Określanie regionów pracy dla automatu ma znaczenie w przypadku, gdy mamy do czynienia z kilkoma bardzo podobnymi lub identycznymi elementami GUI, jak na przykład przyciski czy pozycje w menu. Określając region możemy zminimalizować bądź całkowicie wykluczyć ryzyko odnalezienia i wykorzystania przez skrypt niewłaściwego elementu interfejsu graficznego. Dość dobrym pomysłem jest również korzystanie w takich przypadkach ze sposobu pokazanego w tutorialu “How to click on a particular check box?“, który pokazuje jak radzić sobie w trudnej sytuacji korzystając z regionów i punktów charakterystycznych rozmieszczonych w obszarze przeszukiwania.
Nieco innym zagadnieniem jest wyszukiwanie wszystkich elementów pasujących do danego wzorca. Zgodnie z dokumentacją, do tego celu najefektywniej jest korzystać z metody findAll() dostarczanej przez Sikuli. Należy jednak przy tym zwrócić uwagę, że stosowanie tej funckcji tworzy strukturę danych o bardzo dużej objętości, przez co zwiększamy ilość pamięci potrzebnej do działania naszego automatu. W niektórych przypadkach może to prowadzić do przyspieszenia pojawienia się znanego w Sikuli buga (memory leak, który nie został jeszcze załatany). Z tego też powodu nie wskazane jest stosowanie konstrukcji typu:
for GUIcomponent in findAll(“some_pattern.png”):
#some instructions
pass
Zdecydowanie lepiej jest skorzystać z dodatkowej zmiennej, którą można później zniszczyć:
elements = findAll(“some_pattern.png”):
for GUIcoponent in elements:
# some instructions
pass
elements.destroy()
Kolejnym czynnikiem wpływającym na trafność rozpoznania screenów przez Sikuli jest osiągnięcie fucusa przez wybrane elementy. W niektórych przypadkach, ustawienie focusu danego elementu może spowodować, że zostanie on rozpoznany jako zupełnie inny komponent, bądź w ogóle nie zostanie uwzględniony w wynikach wyszukiwania. Dzieje się tak najczęściej, jeżeli dany komponent interfejsu graficznego zyskuje dodatkowe obramowanie bądź podświetlenie po uzyskaniu focusa.
Podczas obsługi niektórych komponentów takich, jak np. rozwijane menu ważne jest uwzględnienie czasu animacji danego komponentu. Dla przykładu załóżmy, że mamy przycisk, po którego kliknięciu rozwija się dodatkowe menu. Automat ma za zadanie kliknąć przycisk, a następnie wybrać jedną z pozycji menu. Czasami może się tu pojawić problem w postaci wyjątku FindFailed. Dzieje się tak dlatego, że skrypt stara się odnaleźć elementy menu od razu po kliknięciu naszego przycisku. Jeżeli menu jest rozwijane z wyświetleniem animacji, konieczne jest uwzględnienie czasu jej trwania. Możemy to zrobić prostym poleceniem wait(). Pozwoli nam ono na opóźnienie wykonania kolejnej instrukcji. Złą stroną takiego podejścia jest niestety wydłużenie działania samego skryptu.

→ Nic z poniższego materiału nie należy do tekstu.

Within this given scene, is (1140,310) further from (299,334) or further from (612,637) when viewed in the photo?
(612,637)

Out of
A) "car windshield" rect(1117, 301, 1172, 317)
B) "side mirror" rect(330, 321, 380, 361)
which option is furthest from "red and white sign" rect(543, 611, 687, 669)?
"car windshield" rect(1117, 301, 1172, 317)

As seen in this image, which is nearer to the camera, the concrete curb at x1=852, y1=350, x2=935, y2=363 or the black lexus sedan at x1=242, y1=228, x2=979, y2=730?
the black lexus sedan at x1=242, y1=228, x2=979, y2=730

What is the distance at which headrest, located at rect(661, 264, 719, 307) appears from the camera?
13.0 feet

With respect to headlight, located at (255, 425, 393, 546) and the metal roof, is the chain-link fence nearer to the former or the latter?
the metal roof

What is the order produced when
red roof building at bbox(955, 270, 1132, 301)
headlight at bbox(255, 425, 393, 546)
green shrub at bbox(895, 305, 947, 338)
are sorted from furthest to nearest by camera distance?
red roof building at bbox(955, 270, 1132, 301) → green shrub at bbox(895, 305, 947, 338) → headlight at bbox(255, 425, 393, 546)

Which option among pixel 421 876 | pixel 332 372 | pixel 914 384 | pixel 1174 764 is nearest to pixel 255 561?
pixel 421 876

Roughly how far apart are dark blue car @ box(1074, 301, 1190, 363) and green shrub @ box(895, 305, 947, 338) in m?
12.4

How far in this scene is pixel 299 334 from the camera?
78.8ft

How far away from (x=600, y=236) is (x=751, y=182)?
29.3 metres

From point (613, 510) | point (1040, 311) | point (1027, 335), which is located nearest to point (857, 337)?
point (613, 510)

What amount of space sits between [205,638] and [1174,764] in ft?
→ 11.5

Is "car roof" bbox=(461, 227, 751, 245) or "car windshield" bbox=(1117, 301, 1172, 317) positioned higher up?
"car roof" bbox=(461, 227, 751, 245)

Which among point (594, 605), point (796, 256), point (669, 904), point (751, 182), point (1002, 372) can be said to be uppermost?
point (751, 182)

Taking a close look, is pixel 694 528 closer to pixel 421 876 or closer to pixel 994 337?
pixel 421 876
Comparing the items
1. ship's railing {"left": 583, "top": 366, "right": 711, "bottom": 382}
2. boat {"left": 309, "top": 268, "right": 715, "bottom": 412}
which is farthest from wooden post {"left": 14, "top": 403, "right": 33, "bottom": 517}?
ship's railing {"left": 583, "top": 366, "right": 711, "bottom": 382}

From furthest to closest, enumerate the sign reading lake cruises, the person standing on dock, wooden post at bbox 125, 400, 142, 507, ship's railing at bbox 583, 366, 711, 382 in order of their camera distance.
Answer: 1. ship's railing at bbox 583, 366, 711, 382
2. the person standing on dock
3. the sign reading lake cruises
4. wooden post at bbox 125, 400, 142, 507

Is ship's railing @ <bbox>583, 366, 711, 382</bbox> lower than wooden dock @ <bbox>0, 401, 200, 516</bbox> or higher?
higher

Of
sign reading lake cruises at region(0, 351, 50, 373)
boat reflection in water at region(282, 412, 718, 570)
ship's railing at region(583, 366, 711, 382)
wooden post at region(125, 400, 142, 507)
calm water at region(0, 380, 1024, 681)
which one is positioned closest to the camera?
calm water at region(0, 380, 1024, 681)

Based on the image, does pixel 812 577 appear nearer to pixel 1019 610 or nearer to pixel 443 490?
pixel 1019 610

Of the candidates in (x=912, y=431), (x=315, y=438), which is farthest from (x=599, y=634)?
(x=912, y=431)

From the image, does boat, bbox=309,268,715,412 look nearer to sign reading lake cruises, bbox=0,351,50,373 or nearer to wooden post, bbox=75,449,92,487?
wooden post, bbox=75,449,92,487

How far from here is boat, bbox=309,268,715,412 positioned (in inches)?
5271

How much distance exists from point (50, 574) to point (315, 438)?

Kolejnym pomysłem na ułatwienie sobie życia jest korzystanie z funkcji type(). Pozwala ona na symulację wciśnięcia klawiszy na klawiaturze. Jak łatwo się domyślić można z niej korzystać w najbardziej oczywisty sposób wpisując teksty w różnego rodzaju pola typu text edit. Można również użyć type() do nieco innych zastosowań, a dokładniej obsługi GUI. Korzystając z różnego rodzaju skrótów klawiaturowych możemy wywoływać opcje automatyzowanej aplikacji bez konieczności przeszukiwania ekranu. Czasem może to pomóc nie tylko w przyspieszeniu naszego skryptu, ale także w poprawieniu poprawności jego działania, pozwalając na uniknięcie pomyłek w odnajdywaniu komponentów interfejsu.
Czasem funkcjonalność Sikuli staje się nazbyt ograniczona, bądź niektóre operacje są strasznie powolne. Jeżeli trafiliśmy na właśnie taki przypadek możemy wspomóc się zwykłymi skryptami pythona, które można dołączać do skryptów frameworka.
Reasumując, podczas korzystania z Sikuli ważne jest dokładne poznanie GUI. Ważne jest, żeby nasze skrypty wykonywały się szybko, jednak zawsze należy pamiętać o tym, że niektóre elementy graficzne wymagają opóźnień w odczycie ich stanu.
Framework posiada bardzo brzydki błąd, który powoduje wyciek pamięci, co może uniemożliwić wykonanie bardzo długich, bądź skomplikowanych skryptów. Wymusza to na użytkowniku stosowanie takich konstrukcji językowych, które pozwolą na minimalizację czasu wyonania i zużycia pamięci.